Blogging NAIS, conference proposals for NECC, and Coming of Age 2nd edition

Filed Under (Education, educational technology, online collaborative learning, web 2.0) by Administrator on 06-09-2006

Because I have just so much time on my hands what with it being the first week of school (and the rollout of the 1:1 programme at our school) and my thesis defence taking place sometime next week, I have been spending my abundant free time thinking about conference proposals for the NAIS Annual Conference and NECC 2007. Oh yeah, I also need to pull together a book review for the 2nd edition of Coming of Age: The New World Wide Web by next week.

Actually, I am getting just a little stressed by the thought of the defence and the review.

The submission date for conference proposals for the NAIS in Denver in February has long come and gone, but my headmaster wanted me to give it a go anyways. They were full up, but then I asked if they were blogging the conference and if they needed bloggers. The response I received was that they hadn’t thought of it, but it seemed like an idea worth pursuing. This gives me a strong suggestion that conference blogging really is beginning to go mainstream. Sure hope they get back to me with a thumbs up!

Today NECC 2007 opened up its requests for conference proposals. I have been approached by two terrific teachers who are also online collaborators to sit on a panel about online collaboration. Can’t wait for Atlanta next June!
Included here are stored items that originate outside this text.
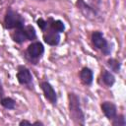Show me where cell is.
I'll return each mask as SVG.
<instances>
[{
	"label": "cell",
	"mask_w": 126,
	"mask_h": 126,
	"mask_svg": "<svg viewBox=\"0 0 126 126\" xmlns=\"http://www.w3.org/2000/svg\"><path fill=\"white\" fill-rule=\"evenodd\" d=\"M68 100H69V113L70 117L73 121L77 124L84 125L85 124V114L81 108L80 99L77 94L74 93L68 94Z\"/></svg>",
	"instance_id": "1"
},
{
	"label": "cell",
	"mask_w": 126,
	"mask_h": 126,
	"mask_svg": "<svg viewBox=\"0 0 126 126\" xmlns=\"http://www.w3.org/2000/svg\"><path fill=\"white\" fill-rule=\"evenodd\" d=\"M4 24L6 29H22L25 27V20L23 17L12 9H8L7 14L4 19Z\"/></svg>",
	"instance_id": "2"
},
{
	"label": "cell",
	"mask_w": 126,
	"mask_h": 126,
	"mask_svg": "<svg viewBox=\"0 0 126 126\" xmlns=\"http://www.w3.org/2000/svg\"><path fill=\"white\" fill-rule=\"evenodd\" d=\"M92 41H93L94 45L96 48L100 49L105 55H108L110 53L111 49H110L106 39L104 38L102 32H94L93 34H92Z\"/></svg>",
	"instance_id": "3"
},
{
	"label": "cell",
	"mask_w": 126,
	"mask_h": 126,
	"mask_svg": "<svg viewBox=\"0 0 126 126\" xmlns=\"http://www.w3.org/2000/svg\"><path fill=\"white\" fill-rule=\"evenodd\" d=\"M76 5L78 7V9L81 11V13L84 15L85 18H87L88 20L91 21H94L97 18V13L94 10V8L89 6L84 0H77Z\"/></svg>",
	"instance_id": "4"
},
{
	"label": "cell",
	"mask_w": 126,
	"mask_h": 126,
	"mask_svg": "<svg viewBox=\"0 0 126 126\" xmlns=\"http://www.w3.org/2000/svg\"><path fill=\"white\" fill-rule=\"evenodd\" d=\"M41 90L43 92V94L45 98L51 103V104H56L57 102V94L53 89V87L48 83V82H42L40 84Z\"/></svg>",
	"instance_id": "5"
},
{
	"label": "cell",
	"mask_w": 126,
	"mask_h": 126,
	"mask_svg": "<svg viewBox=\"0 0 126 126\" xmlns=\"http://www.w3.org/2000/svg\"><path fill=\"white\" fill-rule=\"evenodd\" d=\"M17 79L21 85H30L32 81V77L30 70L26 68L25 66L19 67L18 73H17Z\"/></svg>",
	"instance_id": "6"
},
{
	"label": "cell",
	"mask_w": 126,
	"mask_h": 126,
	"mask_svg": "<svg viewBox=\"0 0 126 126\" xmlns=\"http://www.w3.org/2000/svg\"><path fill=\"white\" fill-rule=\"evenodd\" d=\"M101 110L104 113V115L106 116L107 119L112 120L116 115H117V108L116 105L113 102L110 101H104L101 103Z\"/></svg>",
	"instance_id": "7"
},
{
	"label": "cell",
	"mask_w": 126,
	"mask_h": 126,
	"mask_svg": "<svg viewBox=\"0 0 126 126\" xmlns=\"http://www.w3.org/2000/svg\"><path fill=\"white\" fill-rule=\"evenodd\" d=\"M27 51L32 58H39L44 52V47H43L42 43L36 41V42L31 43L28 46Z\"/></svg>",
	"instance_id": "8"
},
{
	"label": "cell",
	"mask_w": 126,
	"mask_h": 126,
	"mask_svg": "<svg viewBox=\"0 0 126 126\" xmlns=\"http://www.w3.org/2000/svg\"><path fill=\"white\" fill-rule=\"evenodd\" d=\"M43 39L44 42L49 44V45H57L60 41V35L58 32L52 31L51 29L47 30L44 33H43Z\"/></svg>",
	"instance_id": "9"
},
{
	"label": "cell",
	"mask_w": 126,
	"mask_h": 126,
	"mask_svg": "<svg viewBox=\"0 0 126 126\" xmlns=\"http://www.w3.org/2000/svg\"><path fill=\"white\" fill-rule=\"evenodd\" d=\"M80 78H81V81L83 84L85 85H91L92 82H93V79H94V74H93V71L90 69V68H83L82 71L80 72Z\"/></svg>",
	"instance_id": "10"
},
{
	"label": "cell",
	"mask_w": 126,
	"mask_h": 126,
	"mask_svg": "<svg viewBox=\"0 0 126 126\" xmlns=\"http://www.w3.org/2000/svg\"><path fill=\"white\" fill-rule=\"evenodd\" d=\"M12 37H13V40L16 41L17 43H23L26 40H28V35L25 31V27L22 29H16V32H14V33L12 34Z\"/></svg>",
	"instance_id": "11"
},
{
	"label": "cell",
	"mask_w": 126,
	"mask_h": 126,
	"mask_svg": "<svg viewBox=\"0 0 126 126\" xmlns=\"http://www.w3.org/2000/svg\"><path fill=\"white\" fill-rule=\"evenodd\" d=\"M102 81H103V83L106 86L111 87L114 84V82H115V77H114V75L111 72L104 70L102 72Z\"/></svg>",
	"instance_id": "12"
},
{
	"label": "cell",
	"mask_w": 126,
	"mask_h": 126,
	"mask_svg": "<svg viewBox=\"0 0 126 126\" xmlns=\"http://www.w3.org/2000/svg\"><path fill=\"white\" fill-rule=\"evenodd\" d=\"M50 21H51V23H50V29H51L52 31H54V32H58V33L64 32L65 26H64L63 22H61V21H59V20L54 21V20H52V19H50Z\"/></svg>",
	"instance_id": "13"
},
{
	"label": "cell",
	"mask_w": 126,
	"mask_h": 126,
	"mask_svg": "<svg viewBox=\"0 0 126 126\" xmlns=\"http://www.w3.org/2000/svg\"><path fill=\"white\" fill-rule=\"evenodd\" d=\"M0 103L3 107H5L7 109H14L15 105H16V101L11 97H1Z\"/></svg>",
	"instance_id": "14"
},
{
	"label": "cell",
	"mask_w": 126,
	"mask_h": 126,
	"mask_svg": "<svg viewBox=\"0 0 126 126\" xmlns=\"http://www.w3.org/2000/svg\"><path fill=\"white\" fill-rule=\"evenodd\" d=\"M107 66L110 68L111 71L118 73L120 71V62L114 58H110L107 60Z\"/></svg>",
	"instance_id": "15"
},
{
	"label": "cell",
	"mask_w": 126,
	"mask_h": 126,
	"mask_svg": "<svg viewBox=\"0 0 126 126\" xmlns=\"http://www.w3.org/2000/svg\"><path fill=\"white\" fill-rule=\"evenodd\" d=\"M112 125L113 126H125L126 121H125L124 115H116L112 119Z\"/></svg>",
	"instance_id": "16"
},
{
	"label": "cell",
	"mask_w": 126,
	"mask_h": 126,
	"mask_svg": "<svg viewBox=\"0 0 126 126\" xmlns=\"http://www.w3.org/2000/svg\"><path fill=\"white\" fill-rule=\"evenodd\" d=\"M25 31H26L27 35H28V40H33V39H35L36 33H35V31H34L33 27L27 26V27H25Z\"/></svg>",
	"instance_id": "17"
},
{
	"label": "cell",
	"mask_w": 126,
	"mask_h": 126,
	"mask_svg": "<svg viewBox=\"0 0 126 126\" xmlns=\"http://www.w3.org/2000/svg\"><path fill=\"white\" fill-rule=\"evenodd\" d=\"M36 23H37V26L42 30V31H44L45 29H46V27H47V22H45L43 19H38L37 21H36Z\"/></svg>",
	"instance_id": "18"
},
{
	"label": "cell",
	"mask_w": 126,
	"mask_h": 126,
	"mask_svg": "<svg viewBox=\"0 0 126 126\" xmlns=\"http://www.w3.org/2000/svg\"><path fill=\"white\" fill-rule=\"evenodd\" d=\"M19 125H32V122H30V121H28V120H22L20 123H19Z\"/></svg>",
	"instance_id": "19"
},
{
	"label": "cell",
	"mask_w": 126,
	"mask_h": 126,
	"mask_svg": "<svg viewBox=\"0 0 126 126\" xmlns=\"http://www.w3.org/2000/svg\"><path fill=\"white\" fill-rule=\"evenodd\" d=\"M3 95H4V89H3L2 82H1V79H0V98L3 97Z\"/></svg>",
	"instance_id": "20"
},
{
	"label": "cell",
	"mask_w": 126,
	"mask_h": 126,
	"mask_svg": "<svg viewBox=\"0 0 126 126\" xmlns=\"http://www.w3.org/2000/svg\"><path fill=\"white\" fill-rule=\"evenodd\" d=\"M32 125H43V123L40 121H35L34 123H32Z\"/></svg>",
	"instance_id": "21"
},
{
	"label": "cell",
	"mask_w": 126,
	"mask_h": 126,
	"mask_svg": "<svg viewBox=\"0 0 126 126\" xmlns=\"http://www.w3.org/2000/svg\"><path fill=\"white\" fill-rule=\"evenodd\" d=\"M36 1H46V0H36Z\"/></svg>",
	"instance_id": "22"
}]
</instances>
One of the highlights of my summer was being approached by Terry Freedman, editor and front man of Coming of Age to be a contributing author to the second edition. I have been asked to write a review on Thomas Friedman’s The World is Flat. Wow, a pairing of two of my best reads of the summer – what could be better? And so I join the international group of thirty-seven or so other authors of the second edition of Coming of Age. It should be released in the new year, I’m told. I have also been told that as of about a month ago, the readership of the book was at something like 30,000. Wowsa! It is my plan to create a podcast of an interview with one of my students whom I had encouraged to read the book over the summer. He was reluctant to read it, but returned to school last week all smiles and raves about the book. It promises to be a good interview!